» **Aufgabenstellung**:
(1) Fasse den Lesetext in zwei Sätzen zusammen.
(2) Als was bezeichnete Kardinal Angelo Bagnasco laut Lesetext den Chefredakteur Dino Boffo?
(3) Schreibe die Stelle im Lesetext zwischen „Der Knoten ist“ und „künftige Ausrichtung sein.“ ab, beide eingeschlossen.

» **Lesetext**:
Die Attacke gegen den "Avvenire"-Chef zeigt unklare Frontlinien

Italiens Kirche im Medienkrieg

Der Knoten ist geplatzt: Nach tagelangem Geharke um angebliche Flecken auf der Weste des katholischen Chefredakteurs Dino Boffo gibt der Angegriffene die Leitung der katholischen Tageszeitung "Avvenire" auf. Damit steht die Leitung der bischöflichen Medienunternehmen neu zur Vergabe an. Ein Thema wird auch die künftige Ausrichtung sein.

Autor/in:
Burkhard Jürgens
 (DR)

Er habe die Entscheidung nicht zuletzt mit Rücksicht auf seine Familie gefällt, teilte der Chefredakteur in seinem letzten Leitartikel am Freitag mit. Zugleich verlässt er die Direktion des kircheneigenen Fernsehsenders TV2000 und von Radio Inblue. Sein Dienstherr, der Bischofskonferenz-Vorsitzende Kardinal Angelo Bagnasco, stellte sich noch einmal ausdrücklich hinter Boffo, nannte ihn "Ziel einer unsäglichen Attacke". Vom "ersten Sieg in einer Schlacht" sprach hingegen Boffos Kontrahent in der Zeitungsfehde, Vittorio Feltri von "Il Giornale".

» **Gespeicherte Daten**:

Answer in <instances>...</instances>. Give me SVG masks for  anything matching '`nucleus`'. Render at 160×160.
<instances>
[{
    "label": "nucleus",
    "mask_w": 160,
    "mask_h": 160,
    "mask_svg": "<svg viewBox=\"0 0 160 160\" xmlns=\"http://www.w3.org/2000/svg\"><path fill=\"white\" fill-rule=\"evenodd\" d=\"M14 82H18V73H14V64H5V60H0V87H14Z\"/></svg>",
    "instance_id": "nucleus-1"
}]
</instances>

» **Ergebnisse je Aufgabe**:
(1) Nach tagelangen Angriffen gibt Dino Boffo, nicht zuletzt mit Rücksicht auf seine Familie, die Leitung der katholischen Tageszeitung „Avvenire“ sowie die Direktion von TV2000 und Radio Inblue auf. Kardinal Angelo Bagnasco stellte sich ausdrücklich hinter ihn, während sein Kontrahent Vittorio Feltri von „Il Giornale“ vom „ersten Sieg in einer Schlacht“ sprach.

(2) Er nannte ihn „Ziel einer unsäglichen Attacke“.

(3)
Der Knoten ist geplatzt: Nach tagelangem Geharke um angebliche Flecken auf der Weste des katholischen Chefredakteurs Dino Boffo gibt der Angegriffene die Leitung der katholischen Tageszeitung "Avvenire" auf. Damit steht die Leitung der bischöflichen Medienunternehmen neu zur Vergabe an. Ein Thema wird auch die künftige Ausrichtung sein.